Friend: Paris attack suspect stopped in Brussels cafe afterward
A suspect in the November 13terrorist attacks in Paris, the most-wanted man in Europe, is said to have stopped off in a cafe in Brussels the day after the killings.
The possibility that Salah Abdeslam might have been taking his ease in a public place in the Belgian capital is problematic for authorities who already let him slip through their net when he departed France.
The information comes from a laywer for Ali Oulkadi, the man who picked up Abdeslam and an identified friend at a Brussels subway stop the day after the Paris attacks, which killed 130 people.
'For my client, it was a shock'
The lawyer, Olivier Martins, told Belgian news organizations that his client, Oulkadi, got a call November 14 to pick up a friend at the Bockstael subway station in Laeken, a suburb northwest of Brussels. With that friend, it turned out, was Abdeslam, Martins said.
Salah Abdeslam is still at large.
"He did not know it was Salah and did not recognize him immediately when he arrived because he was wearing a cap," Martins said. "In the car, Salah told him that his brother, Brahim, had killed people in Paris and had blown himself up. For my client, a childhood friend of the two brothers, it was a shock, He could not understand it and could not think clearly."
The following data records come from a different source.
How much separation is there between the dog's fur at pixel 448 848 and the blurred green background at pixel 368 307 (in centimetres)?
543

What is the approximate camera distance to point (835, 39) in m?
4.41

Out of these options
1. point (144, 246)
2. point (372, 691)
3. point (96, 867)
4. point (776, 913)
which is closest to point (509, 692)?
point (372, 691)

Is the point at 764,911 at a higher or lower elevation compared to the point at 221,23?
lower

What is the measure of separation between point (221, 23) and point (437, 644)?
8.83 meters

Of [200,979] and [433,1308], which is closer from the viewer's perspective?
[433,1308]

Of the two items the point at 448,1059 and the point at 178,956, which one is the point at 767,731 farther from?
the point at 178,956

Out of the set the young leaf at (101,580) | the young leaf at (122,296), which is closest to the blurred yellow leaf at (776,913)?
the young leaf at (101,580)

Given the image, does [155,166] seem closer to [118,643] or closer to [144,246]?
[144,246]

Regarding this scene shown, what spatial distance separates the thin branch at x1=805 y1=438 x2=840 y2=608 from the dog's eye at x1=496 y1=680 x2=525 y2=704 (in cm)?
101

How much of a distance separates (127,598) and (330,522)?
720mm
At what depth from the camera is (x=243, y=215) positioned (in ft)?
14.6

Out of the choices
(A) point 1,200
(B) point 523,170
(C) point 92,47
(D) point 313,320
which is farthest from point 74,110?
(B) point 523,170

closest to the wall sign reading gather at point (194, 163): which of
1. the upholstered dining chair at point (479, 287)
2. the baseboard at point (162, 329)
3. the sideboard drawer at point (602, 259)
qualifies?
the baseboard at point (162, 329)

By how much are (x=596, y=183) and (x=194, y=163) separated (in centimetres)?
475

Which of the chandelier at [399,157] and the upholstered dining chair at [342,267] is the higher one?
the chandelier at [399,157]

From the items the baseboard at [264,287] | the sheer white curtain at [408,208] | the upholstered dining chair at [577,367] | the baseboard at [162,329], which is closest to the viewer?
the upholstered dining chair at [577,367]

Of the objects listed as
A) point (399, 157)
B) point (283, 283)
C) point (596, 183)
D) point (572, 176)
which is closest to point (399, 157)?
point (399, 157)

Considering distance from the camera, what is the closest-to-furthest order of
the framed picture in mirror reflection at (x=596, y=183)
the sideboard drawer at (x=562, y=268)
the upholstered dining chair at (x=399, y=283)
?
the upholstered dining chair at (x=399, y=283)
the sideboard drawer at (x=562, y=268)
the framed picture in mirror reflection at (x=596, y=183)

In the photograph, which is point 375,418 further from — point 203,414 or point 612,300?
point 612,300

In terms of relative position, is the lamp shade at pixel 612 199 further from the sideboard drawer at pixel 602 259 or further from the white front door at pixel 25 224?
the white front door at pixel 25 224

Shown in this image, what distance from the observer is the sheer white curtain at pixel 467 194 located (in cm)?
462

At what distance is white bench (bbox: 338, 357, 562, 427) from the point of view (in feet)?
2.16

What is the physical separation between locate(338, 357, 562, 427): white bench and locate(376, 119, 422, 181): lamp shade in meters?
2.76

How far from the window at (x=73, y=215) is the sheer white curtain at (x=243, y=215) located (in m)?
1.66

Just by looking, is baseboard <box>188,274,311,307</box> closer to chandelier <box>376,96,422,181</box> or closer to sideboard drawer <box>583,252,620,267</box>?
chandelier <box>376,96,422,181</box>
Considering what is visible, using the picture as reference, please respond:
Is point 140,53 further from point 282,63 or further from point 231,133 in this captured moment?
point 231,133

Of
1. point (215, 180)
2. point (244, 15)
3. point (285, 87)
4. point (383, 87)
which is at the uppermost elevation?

On the way back to the Brussels neighborhood of Schaerbeek, the trio stopped in a cafe, the lawyer said.
Investigators haven't detailed what they believe Abdeslam's role was in the coordinated series of attacks, but Paris prosecutor Francois Molins said he may have dropped off suicide bombers at the Stade de France and then made his way to another Paris neighborhood. His fingerprints, Molins said, were found in a car connected with the attacks.
Survivors of the Paris attacks: What they saw
On the night of the attacks, authorities say, two men from Belgium drove to Paris to pick Abdeslam up and take him back to Brussels. Abdeslam allegedly had called the men -- identified as Mohammed Amri, 27, and Hamza Attou, 21 -- to say that his car had broken down.
Oulkadi's alleged encounter with Abdeslam, according to Oulkadi's lawyer, happened on the afternoon of November 14 -- shortly after Amri and Attou are said to have driven Abdeslam back to Brussels.
Belgium holding six in connection with Paris attacks
Oulkadi, Amri and Attou are among six people that authorities in Belgium -- whose capital city is said to be a hotbed of European jihadism -- are holding in connection with investigations into the Paris attacks.
Amri and Attou were arrested in Belgium on November 14 and have been charged with terrorism offenses. Lawyers for the two men say they had no idea of Abdeslam's alleged involvement.
A court on Friday ordered Oulkadi, identified by Belgium's federal prosecutor only as Ali O., detained for a further 30 days.
Martins said Oulkadi had done nothing wrong.
"He was in Brussels during the evening of Friday, November 13th, has no criminal record and is absolutely not radicalized," Martins said. "When he learned that Salah was wanted, he should have gone to the police and told his story, but he was scared and didn't get the right advice at the time.
"You're not going to tell me that driving someone from one location to another around Brussels means that you're automatically implicated in the terrorist attacks," Martins said.
The Belgian prosecutor's office hasn't identified the three others held.
One was charged Monday with participating in the activities of a terrorist group. Another, arrested Thursday, was charged Friday with "terrorist murders and participation in the activities of a terrorist organization," the federal prosecutor's office said.
The sixth person was ordered Friday to be detained for 30 days.